(Stored items)
########################################
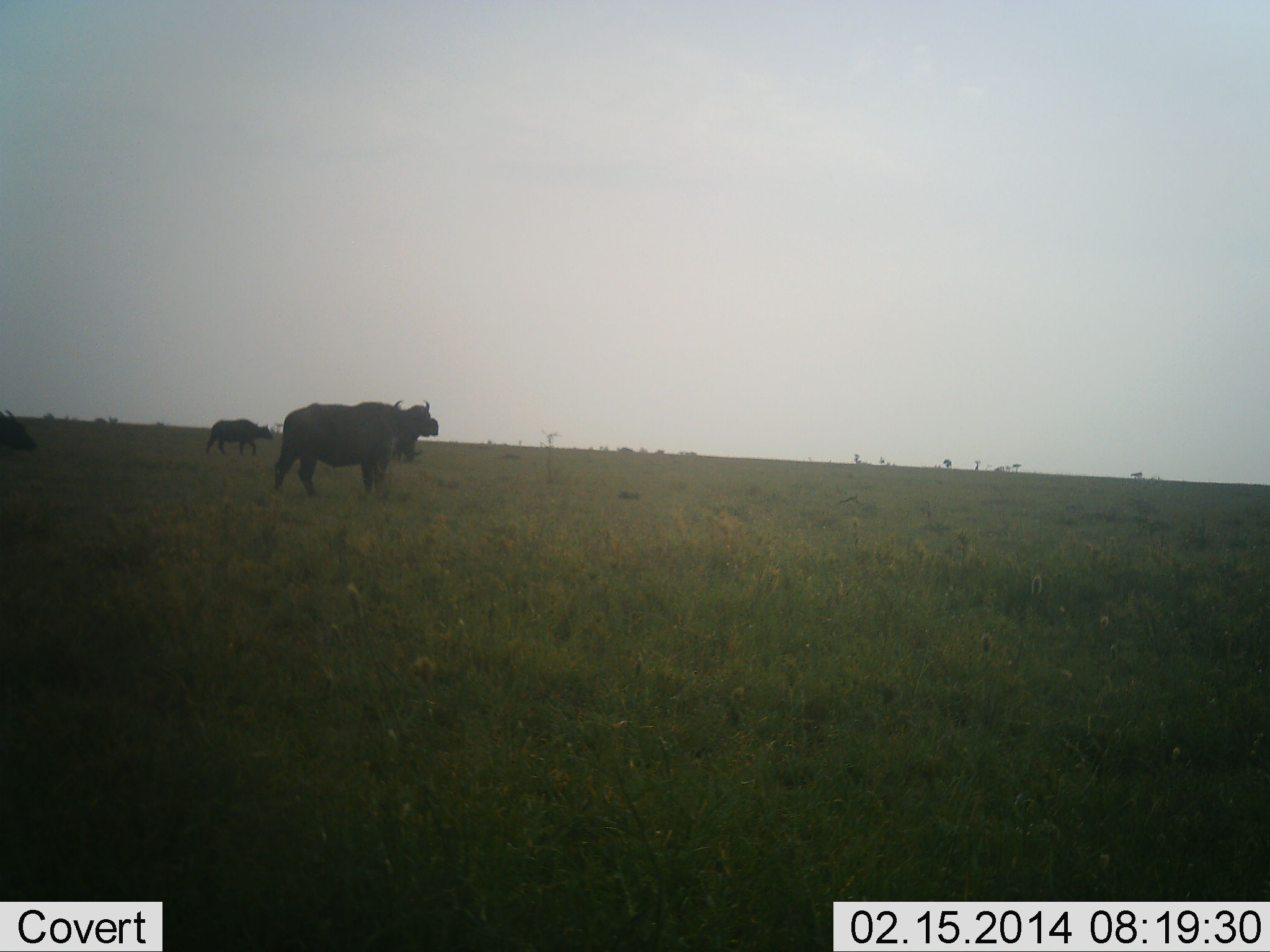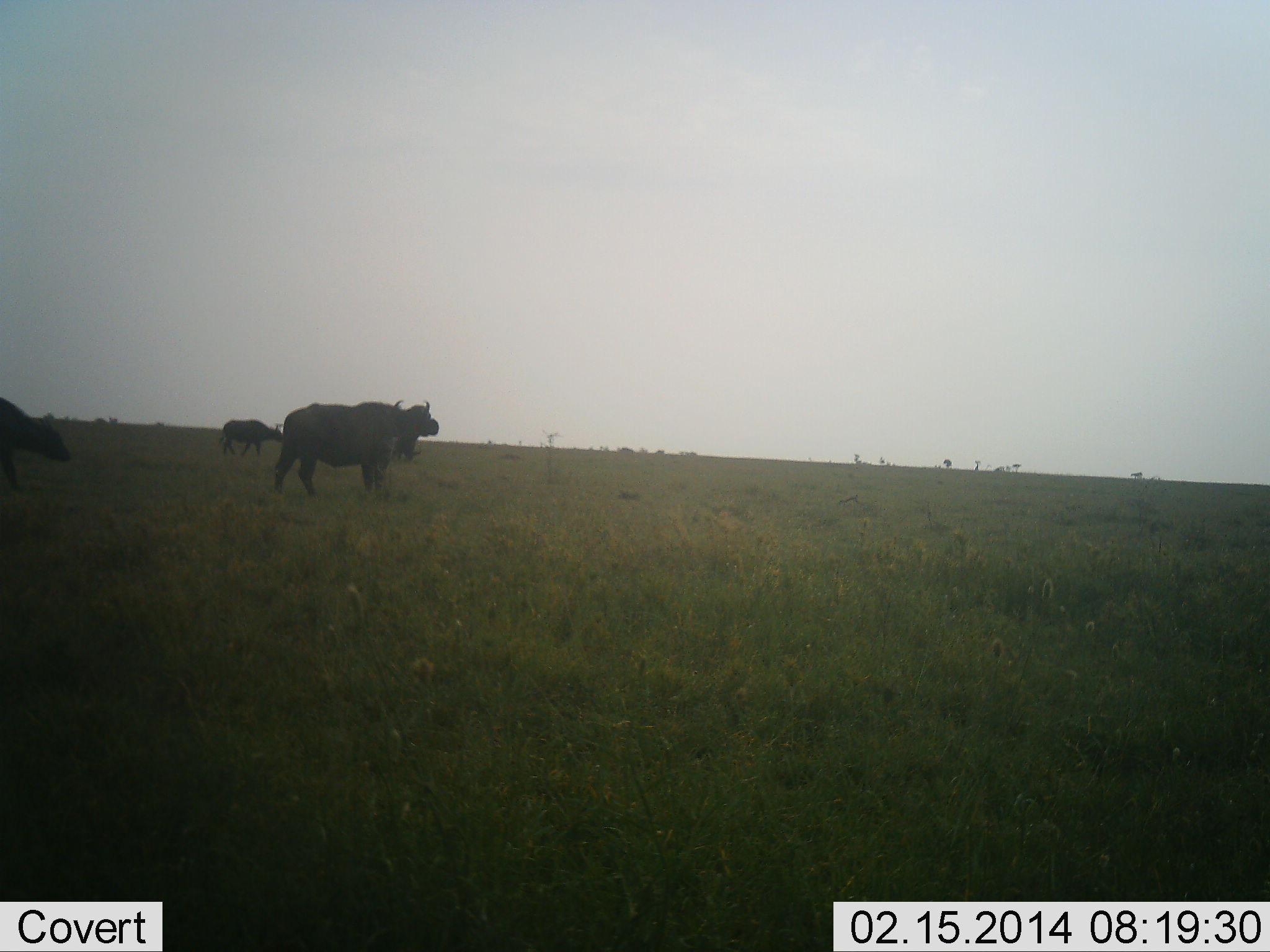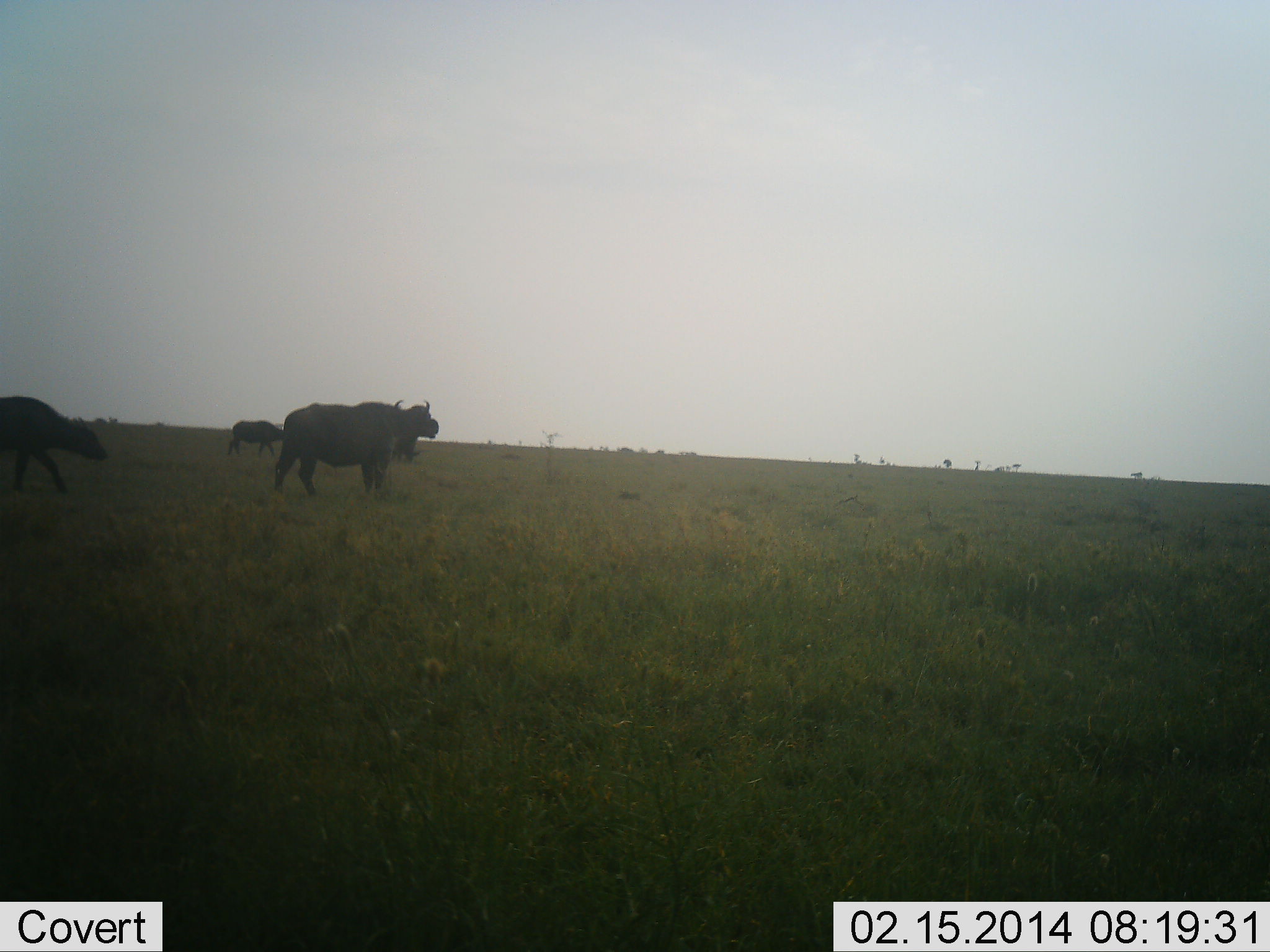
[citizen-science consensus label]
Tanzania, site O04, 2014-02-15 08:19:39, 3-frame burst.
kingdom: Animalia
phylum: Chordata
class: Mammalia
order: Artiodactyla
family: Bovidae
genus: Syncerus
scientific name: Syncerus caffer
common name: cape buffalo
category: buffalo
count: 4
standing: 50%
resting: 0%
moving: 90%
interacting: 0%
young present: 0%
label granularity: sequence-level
########################################
Aim of the task: Could you repeat all of the data exactly, minus the pictures?

Response box:
[citizen-science consensus label]
Tanzania, site O04, 2014-02-15 08:19:39, 3-frame burst.
kingdom: Animalia
phylum: Chordata
class: Mammalia
order: Artiodactyla
family: Bovidae
genus: Syncerus
scientific name: Syncerus caffer
common name: cape buffalo
category: buffalo
count: 4
standing: 50%
resting: 0%
moving: 90%
interacting: 0%
young present: 0%
label granularity: sequence-level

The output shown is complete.